## The data:
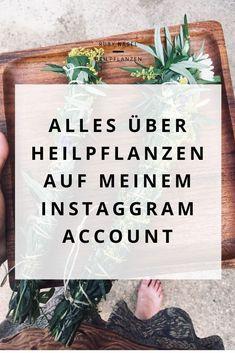 Ich arbeite seit vielen Jahren mit Heilpflanzen und auf meinem Instagram-Account teile ich meine Erfahrungen, Pflanzenwissen und Rezepte für Salben oder andere Schätze zum Nachmachen. Komm mal vorbei geguckt :-) Liebe Grüße, Ruby #heilkräuter #heilpflanzen #hausmittel #tipps #hausapotheke #Kräuterwissen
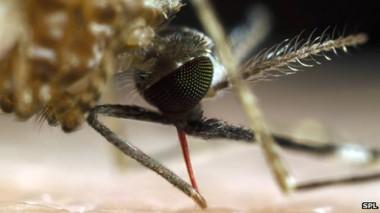 أجريت البحوث على فصيلة واحدة من البعوض الناقل للملاريا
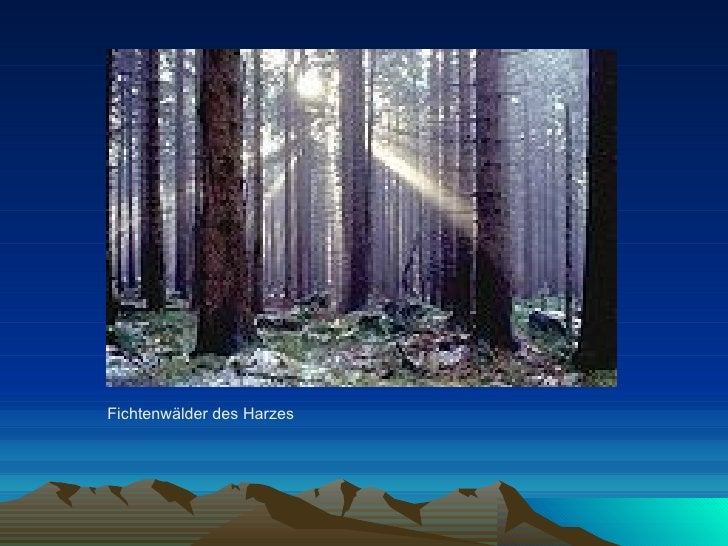 Fichtenwälder des Harzes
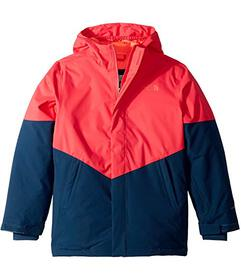 The North Face Kids Brianna Insulated Jacket (Litt
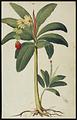 Jacopo Ligozzi (1547?-1626 ) Le bananier.png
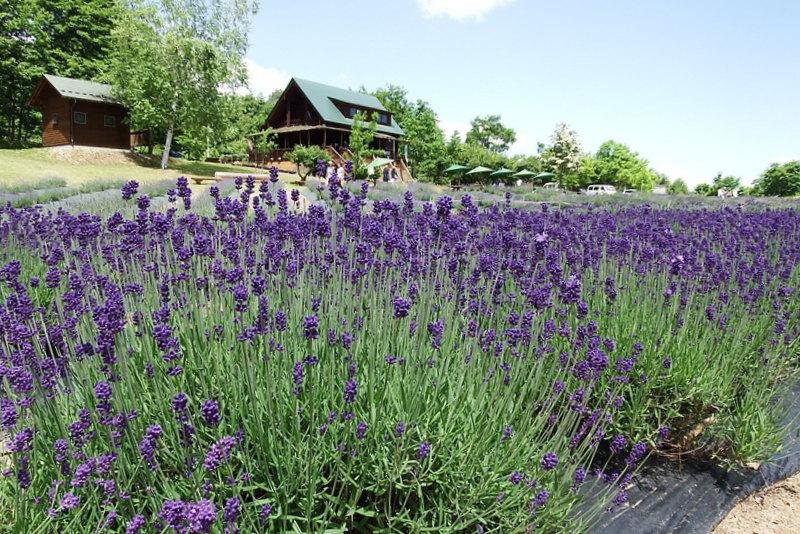 Yamanobe-machi lavender Festivals now being held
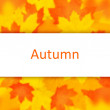 Autumn background. — Stock Photo #39010233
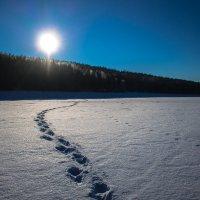 Путь к солнцу :: Роман Кондрашин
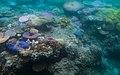 Coral Reef Bleaching.jpg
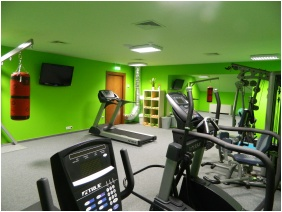 Hotel Magyar Kiraly, Fitness room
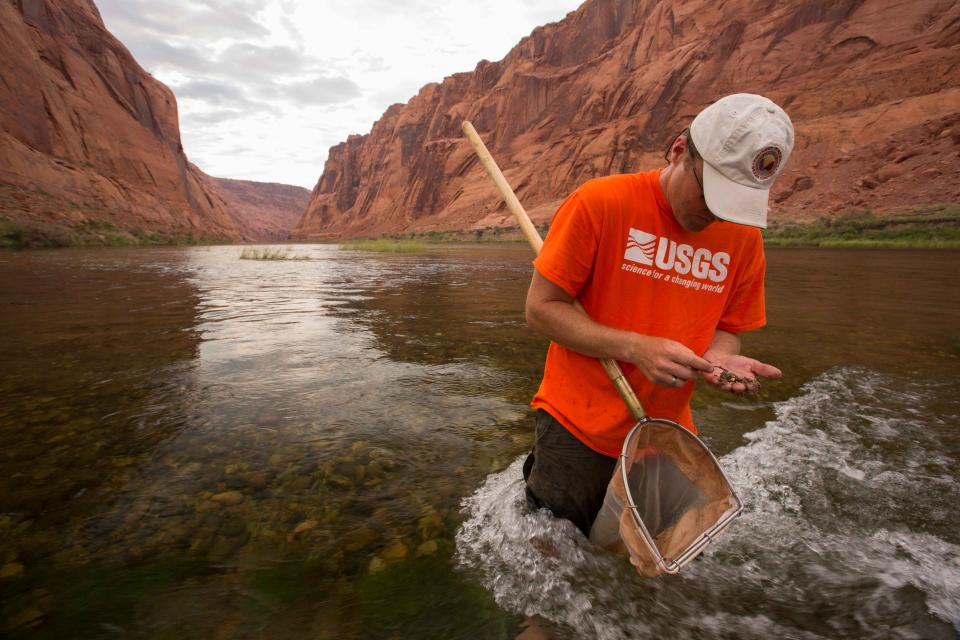 U.S. Geological Survey research ecologist Ted Kennedy collects aquatic invertebrates in the Colorado River below Glen Canyon Dam.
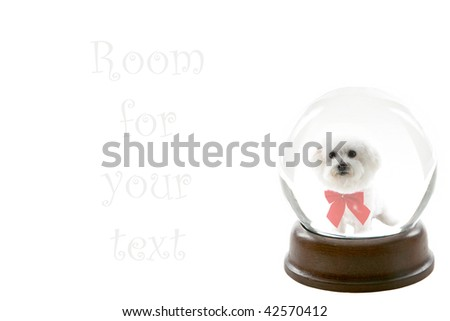 a fortune teller crystal ball, shows a ghostly image of a bichon frise dog as your future pet, isolated on white, with room for your text - stock photo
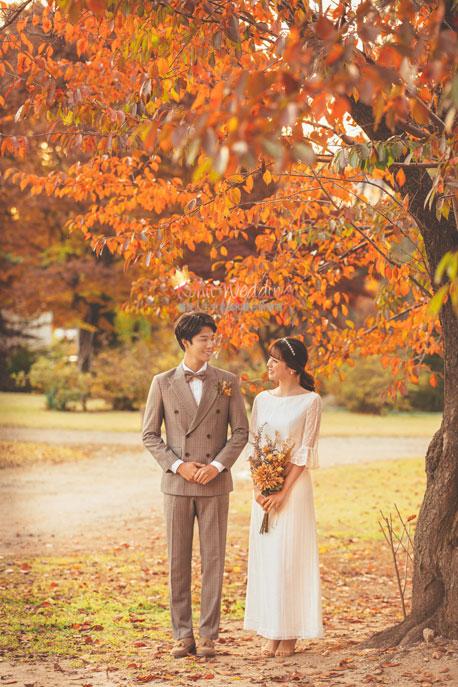 Kohit wedding prewedding in Korea - Nadri studio 61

## What you will do:
Leave out all pictures and extract exactly the lines from the line with "Autumn background. — Stock Photo #39010233" through the end of the material.

## Solution for this problem:
 Autumn background. — Stock Photo #39010233
 Путь к солнцу :: Роман Кондрашин
 Coral Reef Bleaching.jpg
 Hotel Magyar Kiraly, Fitness room
 U.S. Geological Survey research ecologist Ted Kennedy collects aquatic invertebrates in the Colorado River below Glen Canyon Dam.
 a fortune teller crystal ball, shows a ghostly image of a bichon frise dog as your future pet, isolated on white, with room for your text - stock photo
 Kohit wedding prewedding in Korea - Nadri studio 61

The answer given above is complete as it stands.